Member Reviews
This premise was so fun, but my experience was definitely impacted by some mistakes in marketing. I think to truly enjoy this book, you need to know it is essentially a sequel to Segura's previous work "Secret Identity." I may have to double check, but I don't recall this being in either the Goodreads of NetGalley descriptions. Without that basis, I went through most of this book wondering "why do we even care?" Where is our narrator getting this information from? How is she making these connections? (I gather that all of this background is stuff we would have learned in Secret Identity, but I had no way of knowing that as a new reader.)
Many of my other complaints from this book just come down to things that will hopefully be fixed in editing. The point of view shifts several times mid-sentence, the pacing feels a bit off, and certain descriptors just need to be cleaned up. The story itself was interesting, but nearly impossible for new readers to get invested in or understand. I would love to see a finished copy with the comic panels and final edits because I think that's a fun format for a book. I also may revisit my public star rating after reading Secret Identity to see if that answers any of my questions.
To be published by Flatiron Books in December, 2024
Alex Segura has found a brilliant way around the problem of sequels. ALTER EGO takes place a generation after the events of his comics-based thriller SECRET IDENTITY. Annie Bustamante is a comics artist, a filmmaker, a mother, and a woman with a turbulent past. Her dream is to work on a revived version of The Legendary Lynx, the comic created by Carmen Valdez in the first novel. Segura even manages to give shout outs to other characters in his oeuvre— investigator Peter Fernandez from his Miami series and The Dusk, the subject of his forthcoming comic series. You don’t need to be a comics nerd to enjoy this fast-paced thriller, but it helps. Names, real and imagined are dropped. Mostly, ALTER EGO is a story about mothers and daughters, about missing fathers, and about the intense world of intellectual property. The novel is illustrated with some sample pages from a Lynx comic, which were unavailable in the NetGalley version.
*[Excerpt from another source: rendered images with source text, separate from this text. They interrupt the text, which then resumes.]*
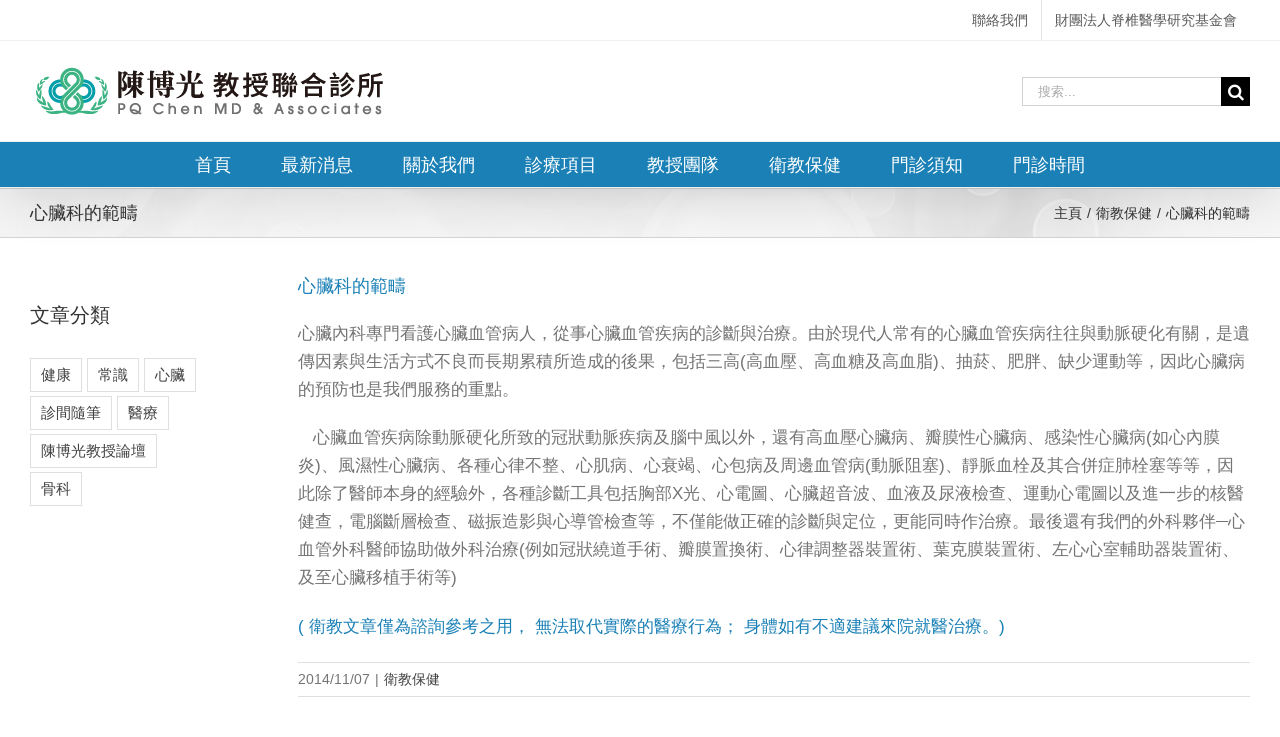

--- FILE ---
content_type: text/plain
request_url: https://www.google-analytics.com/j/collect?v=1&_v=j102&a=1816766086&t=pageview&_s=1&dl=https%3A%2F%2Fwww.pqchen.com.tw%2F2014%2F11%2F%25E5%25BF%2583%25E8%2587%259F%25E7%25A7%2591%25E7%259A%2584%25E7%25AF%2584%25E7%2596%2587%2F&ul=en-us%40posix&dt=%E5%BF%83%E8%87%9F%E7%A7%91%E7%9A%84%E7%AF%84%E7%96%87%20%7C%20%E9%99%B3%E5%8D%9A%E5%85%89%E6%95%99%E6%8E%88%E8%81%AF%E5%90%88%E8%A8%BA%E6%89%80&sr=1280x720&vp=1280x720&_u=IEBAAEABAAAAACAAI~&jid=2022921884&gjid=1877006326&cid=2105406891.1768663565&tid=UA-57465654-1&_gid=1387550508.1768663565&_r=1&_slc=1&z=238570927
body_size: -450
content:
2,cG-7MMFR0X3EX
I'm not very knowledgeable about comics, and I didn't realize this was a sequel until toward the end of the book, so some of the backstory was unclear to me, but nevertheless I found it quite absorbing. A Cuban-American woman from Miami who grew up loving a comics, and in particular one about a woman superhero she really identified with, is contacted about helping a sketchy company with a reboot. Then it all gets complicated, Quite a lot of time is spent on the artist's childhood friendship that fell apart and the quest to find the woman behind the original comic.
My favorite parts being the narrator's voice and her description and her creative approach to the art of comics. The thriller plot was fine, too, and certainly kept me turning the pages, though I kept thinking "all this violence over an intellectual property claim?" But it gets explained in a way that works. At times the recitation of famous artists and publishers was a bit much for me, but readers who are into comics will feel seen.
Alex Segura does it again. This is a worthy successor to Secret Identity. I loved this book; it's one of my favorites for the year. It'll have you staying up all night just to see what happens next.